[Records taken from a dataset]
--*--

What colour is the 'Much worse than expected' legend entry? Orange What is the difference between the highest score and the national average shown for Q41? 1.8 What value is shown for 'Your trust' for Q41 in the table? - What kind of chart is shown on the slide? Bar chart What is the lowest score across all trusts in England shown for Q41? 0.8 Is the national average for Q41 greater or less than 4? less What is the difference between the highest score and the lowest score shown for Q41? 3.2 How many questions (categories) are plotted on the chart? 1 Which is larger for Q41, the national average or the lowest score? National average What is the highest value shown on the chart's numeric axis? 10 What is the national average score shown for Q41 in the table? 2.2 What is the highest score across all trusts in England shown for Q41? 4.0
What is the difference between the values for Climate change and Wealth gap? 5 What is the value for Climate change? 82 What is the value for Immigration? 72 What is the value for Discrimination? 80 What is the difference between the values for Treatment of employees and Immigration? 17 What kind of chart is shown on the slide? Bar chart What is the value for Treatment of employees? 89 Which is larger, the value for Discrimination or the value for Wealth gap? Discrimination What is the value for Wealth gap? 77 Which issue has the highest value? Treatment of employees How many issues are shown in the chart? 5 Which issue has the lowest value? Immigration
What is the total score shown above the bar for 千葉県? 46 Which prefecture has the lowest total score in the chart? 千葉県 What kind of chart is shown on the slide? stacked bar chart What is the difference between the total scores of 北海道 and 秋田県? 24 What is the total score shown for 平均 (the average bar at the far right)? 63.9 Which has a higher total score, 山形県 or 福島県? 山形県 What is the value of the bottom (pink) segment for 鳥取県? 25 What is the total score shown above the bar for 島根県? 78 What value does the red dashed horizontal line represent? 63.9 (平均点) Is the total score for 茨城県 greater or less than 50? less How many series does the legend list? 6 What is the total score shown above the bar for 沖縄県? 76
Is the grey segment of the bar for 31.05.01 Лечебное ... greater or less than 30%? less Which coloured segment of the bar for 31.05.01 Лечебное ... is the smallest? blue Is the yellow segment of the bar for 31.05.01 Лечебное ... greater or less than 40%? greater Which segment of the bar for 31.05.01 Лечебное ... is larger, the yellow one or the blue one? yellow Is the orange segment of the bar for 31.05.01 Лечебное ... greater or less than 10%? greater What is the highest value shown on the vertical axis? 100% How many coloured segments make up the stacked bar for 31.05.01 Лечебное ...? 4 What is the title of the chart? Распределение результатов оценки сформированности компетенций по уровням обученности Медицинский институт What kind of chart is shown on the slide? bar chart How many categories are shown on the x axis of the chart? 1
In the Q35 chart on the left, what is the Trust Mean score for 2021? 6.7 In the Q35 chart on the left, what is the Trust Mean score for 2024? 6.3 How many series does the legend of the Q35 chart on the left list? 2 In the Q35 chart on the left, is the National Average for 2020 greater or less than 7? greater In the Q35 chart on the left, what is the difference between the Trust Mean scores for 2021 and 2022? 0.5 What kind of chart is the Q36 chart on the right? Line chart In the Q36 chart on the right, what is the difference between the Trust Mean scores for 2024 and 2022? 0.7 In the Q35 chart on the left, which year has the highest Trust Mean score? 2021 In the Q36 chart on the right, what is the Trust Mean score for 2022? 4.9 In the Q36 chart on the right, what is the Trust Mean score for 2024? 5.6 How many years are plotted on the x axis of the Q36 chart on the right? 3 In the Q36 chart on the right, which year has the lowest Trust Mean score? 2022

--*--

EXERCISE REQUIREMENTS =
Convert the records above into a JSON list of strings, with one string for each line and all blank lines omitted.

TASK OUTPUT =
[
  "What colour is the 'Much worse than expected' legend entry? Orange What is the difference between the highest score and the national average shown for Q41? 1.8 What value is shown for 'Your trust' for Q41 in the table? - What kind of chart is shown on the slide? Bar chart What is the lowest score across all trusts in England shown for Q41? 0.8 Is the national average for Q41 greater or less than 4? less What is the difference between the highest score and the lowest score shown for Q41? 3.2 How many questions (categories) are plotted on the chart? 1 Which is larger for Q41, the national average or the lowest score? National average What is the highest value shown on the chart's numeric axis? 10 What is the national average score shown for Q41 in the table? 2.2 What is the highest score across all trusts in England shown for Q41? 4.0",
  "What is the difference between the values for Climate change and Wealth gap? 5 What is the value for Climate change? 82 What is the value for Immigration? 72 What is the value for Discrimination? 80 What is the difference between the values for Treatment of employees and Immigration? 17 What kind of chart is shown on the slide? Bar chart What is the value for Treatment of employees? 89 Which is larger, the value for Discrimination or the value for Wealth gap? Discrimination What is the value for Wealth gap? 77 Which issue has the highest value? Treatment of employees How many issues are shown in the chart? 5 Which issue has the lowest value? Immigration",
  "What is the total score shown above the bar for 千葉県? 46 Which prefecture has the lowest total score in the chart? 千葉県 What kind of chart is shown on the slide? stacked bar chart What is the difference between the total scores of 北海道 and 秋田県? 24 What is the total score shown for 平均 (the average bar at the far right)? 63.9 Which has a higher total score, 山形県 or 福島県? 山形県 What is the value of the bottom (pink) segment for 鳥取県? 25 What is the total score shown above the bar for 島根県? 78 What value does the red dashed horizontal line represent? 63.9 (平均点) Is the total score for 茨城県 greater or less than 50? less How many series does the legend list? 6 What is the total score shown above the bar for 沖縄県? 76",
  "Is the grey segment of the bar for 31.05.01 Лечебное ... greater or less than 30%? less Which coloured segment of the bar for 31.05.01 Лечебное ... is the smallest? blue Is the yellow segment of the bar for 31.05.01 Лечебное ... greater or less than 40%? greater Which segment of the bar for 31.05.01 Лечебное ... is larger, the yellow one or the blue one? yellow Is the orange segment of the bar for 31.05.01 Лечебное ... greater or less than 10%? greater What is the highest value shown on the vertical axis? 100% How many coloured segments make up the stacked bar for 31.05.01 Лечебное ...? 4 What is the title of the chart? Распределение результатов оценки сформированности компетенций по уровням обученности Медицинский институт What kind of chart is shown on the slide? bar chart How many categories are shown on the x axis of the chart? 1",
  "In the Q35 chart on the left, what is the Trust Mean score for 2021? 6.7 In the Q35 chart on the left, what is the Trust Mean score for 2024? 6.3 How many series does the legend of the Q35 chart on the left list? 2 In the Q35 chart on the left, is the National Average for 2020 greater or less than 7? greater In the Q35 chart on the left, what is the difference between the Trust Mean scores for 2021 and 2022? 0.5 What kind of chart is the Q36 chart on the right? Line chart In the Q36 chart on the right, what is the difference between the Trust Mean scores for 2024 and 2022? 0.7 In the Q35 chart on the left, which year has the highest Trust Mean score? 2021 In the Q36 chart on the right, what is the Trust Mean score for 2022? 4.9 In the Q36 chart on the right, what is the Trust Mean score for 2024? 5.6 How many years are plotted on the x axis of the Q36 chart on the right? 3 In the Q36 chart on the right, which year has the lowest Trust Mean score? 2022"
]